Given request => Pick out each line in the material below that contains the string "purple", and copy those lines out. Case counts.

Raw data =>
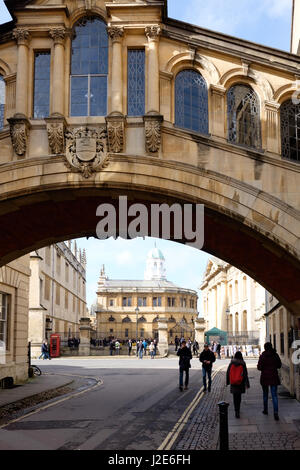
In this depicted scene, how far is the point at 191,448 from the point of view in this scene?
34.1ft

---

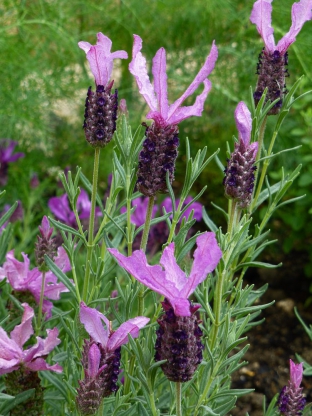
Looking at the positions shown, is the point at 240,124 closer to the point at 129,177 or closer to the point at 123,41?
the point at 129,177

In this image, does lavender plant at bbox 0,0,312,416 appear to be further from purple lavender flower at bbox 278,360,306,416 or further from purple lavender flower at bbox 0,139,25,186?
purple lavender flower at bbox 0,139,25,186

Response for this exercise =>
In this image, does lavender plant at bbox 0,0,312,416 appear to be further from purple lavender flower at bbox 278,360,306,416 or further from purple lavender flower at bbox 0,139,25,186?
purple lavender flower at bbox 0,139,25,186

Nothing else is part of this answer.